Take the Dominican Republic as a case study. Because of their
“sad past,” Zoellick declared as the DR signed on the dotted line,
“hundreds of thousands of Dominicans left their homeland for the
United States, where they enriched our society.” That sort of
backhanded compliment makes it ironically clear that the
administration believes local foreign populations can benefit the
U.S. in an even more powerful way by enriching their own
societies.
And the definition of enrichment goes far beyond mere trade.
William Cohen, Clinton’s defense secretary (and no Contra
apologist), knows “the roots of democracy are not deep and [Central
American] economies need to grow. In our own backyard we might have
a breeding ground for terrorists.” John Murphy, VP for Latin
America at the U.S. Chamber of Commerce, warns of a CAFTA defeat
“that will be seen as a kick in the teeth to Latin America. And
that will harm not just on trade but anti-terrorist and
anti-narcotic efforts.” And Zoellick himself raises the question of
“what message” the defeat of CAFTA would “send to struggling
democracies in other regions, such as the Middle East, Southeast
Asia, and Africa, where economic reformers are pushing for freedom
and need our support.”
The idea that we might have a national security imperative in
ramming CAFTA through a recalcitrant Congress can only be
reinforced by the following battery of scheduled meetings among the
CAFTA nation leaders: International Relations Committee chairman
Henry Hyde; House Appropriations Subcommittee on Homeland Security
chairman Harold Rogers; Secretary of Defense Donald Rumsfeld.
Donald Rumsfeld? Yes — the Secretary has already been to
Guatemala, as recently as this March. And the CAFTA heads of state
have caught on. When Honduran Ambassador Mario Canahuati proclaims
that CAFTA is “about more than just trade,” we are free to reflect
upon what “more” really means — in both political and geographical
terms: Zoellick, while plugging CAFTA, mentioned almost in passing
that the United States is “now deep into negotiations with Panama
and the Andean nations.”
SOUTH AMERICA IS THE HORIZON over which CAFTA necessarily looks.

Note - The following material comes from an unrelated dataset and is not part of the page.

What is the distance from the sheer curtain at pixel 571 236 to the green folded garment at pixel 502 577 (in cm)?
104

In
his biography of Dean Acheson, James Chase called the measure of
greatness “the ability to seize the moment and to create out of
chaos the enduring structures of success.” In a different context,
Hunter Thompson once wrote in the National Observer that
the function of art “is supposedly to bring order out of chaos, a
tall order even when the chaos is static, and a superhuman task in
a time when chaos is multiplying.”
Chaos is multiplying in South America. Readers of Foreign
Affairs can find Michael Shifter (“Breakdown in the Andes,”
“Bonfire of the Andes”) bemoaning the madness in Ecuador, Peru, and
Bolivia that is now receiving popular news coverage. And this is to
say nothing of Hugo Chavez. This is not the place to rehash the
reportage. What is worth mention is that, thirty years ago, Hunter
Thompson traveled through South America in a pre-gonzo mode,
writing for the National Observer sharp and sad commentary
on the Andes that sounds as if nothing whatsoever has changed in
that part of the world since Kennedy and the Alliance for Progress.

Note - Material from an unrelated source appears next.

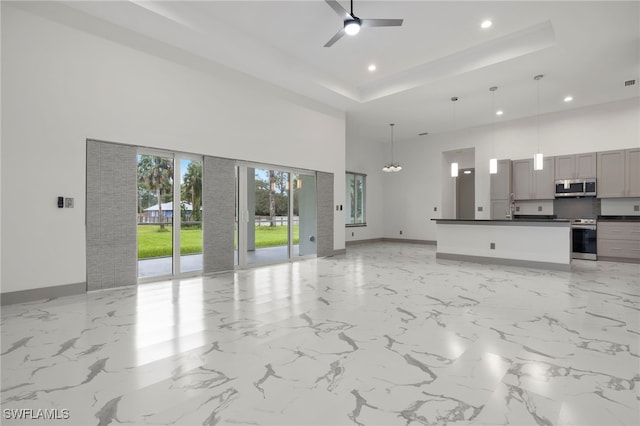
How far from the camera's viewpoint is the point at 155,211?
4.95 meters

“Today the ‘wealth of the Andes’ is no longer gold,” Thompson wrote
on June 10, 1963, “but the political power lying dormant in the
Indian population.” This sentence could appear in Foreign
Policy today. All the fissures and pressures present today
echo in Thompson’s old headlines: “Why Anti-Gringo Winds Often Blow
South of the Border;” “Democracy Dies in Peru, but Few Seem to
Mourn Its Passing;” “The Inca of the Andes: He Haunts the Ruins of
His Once-Great Empire.”
The South American Problem is one that will not remain
contained. Chavez continually courts anti-American friends. And a
fellow named Gary Marx has written an article at the Chicago
Tribune with the anxious headline, “China ‘invading’ Latin
America with investments.” The content of that article is even more
anxious. China is now Brazil’s third-largest trading partner, and
Argentina’s fourth-largest. China is negotiating a free trade
agreement with Chile. Every fact brings a deeper brow-furrow. Marx
reports that Hu Jintao, visiting Brazil’s legislators, confessed
that “Sino-Latin American co-operation is facing an unprecedented
historical opportunity.”
Meanwhile the United States struggles to keep Costa Rica — as
well as House Republicans — at the bargaining table. It is not out
of casual interest that CAFTA passage is top priority for the House
leadership.
WE DO HAVE A NATIONAL security imperative in passing CAFTA — and
it’s already on the move. Failure in Congress wouldn’t just prevent
American grand strategy in the Western Hemisphere from moving
forward — it would yank it backward several steps. There are those
who can continue to worry when free trade agreements become host
bodies for a series of non-economic objectives, but when push comes
to shove, who can come forward with a more honest plan that’s
equally effective? Even environmentalists get a ride on the
coattails — Zoellick’s willingness to play ball on robust green
regulations for CAFTA is the object of praise from Democrat
negotiators. The administration, unused to placing environmental
strictures at the heart of its policy decision-making, clearly
feels they’re worth the trouble in order to secure CAFTA. Without
CAFTA, our “deep” negotiations with Panama and “the Andean nations”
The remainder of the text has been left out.